Ce qui est vraiment triste, c’est que la cérémonie a jeté une ombre sur le succès réel des Jeux en matière de dualité linguistique. Même les commanditaires, comme Coca-Cola, McDonald’s et La Baie, ont réussi à respecter l’esprit de la dualité linguistique dans leurs affiches, leurs annonces et les services aux visiteurs.
J’ai aussi eu de petites déceptions : des hauts fonctionnaires qui parlent français mieux que moi et qui donnent des présentations uniquement en anglais, ou encore des évènements culturels dans la capitale nationale qui sont présentés uniquement en anglais.
En revanche, au spectacle que le Centre national des Arts a donné pour célébrer son 40e anniversaire, j’ai été ravi de la place accordée aux numéros dans les deux langues et fasciné de voir les spectateurs rire autant aux blagues en français qu’à celles en anglais. De toute évidence, les auditoires dans la capitale nationale sont plus bilingues qu’on le croit!
Y a-t-il eu des progrès ou avez-vous plutôt l’impression que les choses continuent de stagner?
Moi, je vois des signes de progrès. Pour la première fois, on a un premier ministre anglophone qui vient de l’Ouest canadien, qui fait figure de modèle en matière de respect de la dualité linguistique dans toutes ses interventions publiques. Pour la première fois, il y a un ministre responsable des Langues officielles, James Moore, qui est un anglophone bilingue de la Colombie-Britannique. De son côté, le ministre de l’Immigration, Jason Kenney, vient de Calgary et parle aussi les deux langues.
Il existe des phénomènes qui font en sorte qu’on ne s’aperçoit pas du progrès accompli. Quand un changement social se fait, il devient invisible. Qui remarque qu’on ne fume plus au bureau ou dans les restaurants? Que tout le monde s’attache en embarquant dans une auto?

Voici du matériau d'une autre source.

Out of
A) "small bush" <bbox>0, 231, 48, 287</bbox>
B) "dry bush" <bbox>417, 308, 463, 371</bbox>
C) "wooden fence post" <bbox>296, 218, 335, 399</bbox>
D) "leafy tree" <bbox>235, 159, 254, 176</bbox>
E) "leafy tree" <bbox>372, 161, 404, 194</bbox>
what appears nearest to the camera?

Il y a 40 ans, les affiches bilingues des parcs nationaux subissaient du vandalisme; rien de la sorte n’est arrivé aux Jeux olympiques de Vancouver.
De plus, il y a 40 ans, l’anglais dominait, non seulement dans la fonction publique, mais aussi dans les rues de Montréal. La situation du français s’est améliorée au Québec grâce aux lois linguistiques québécoises. Nos attentes sont plus élevées aujourd’hui que par le passé.
Tout cela pour dire que oui, nous faisons face à des défis constants. Il faut reconnaître que lorsqu’un francophone reçoit un accueil impoli et en anglais seulement à la frontière, malgré la présence d’un écriteau indiquant que le service est offert dans les deux langues, ce n’est pas seulement la politique linguistique qui en prend un coup, mais le pays dans son ensemble. La Loi sur les langues officielles ne constitue pas seulement une suite d’obligations, mais également un engagement, une promesse. Chaque fois que l’engagement est rompu, que la promesse est brisée, c’est un échec qu’une centaine de réussites n’arriveront peut-être jamais à contrebalancer.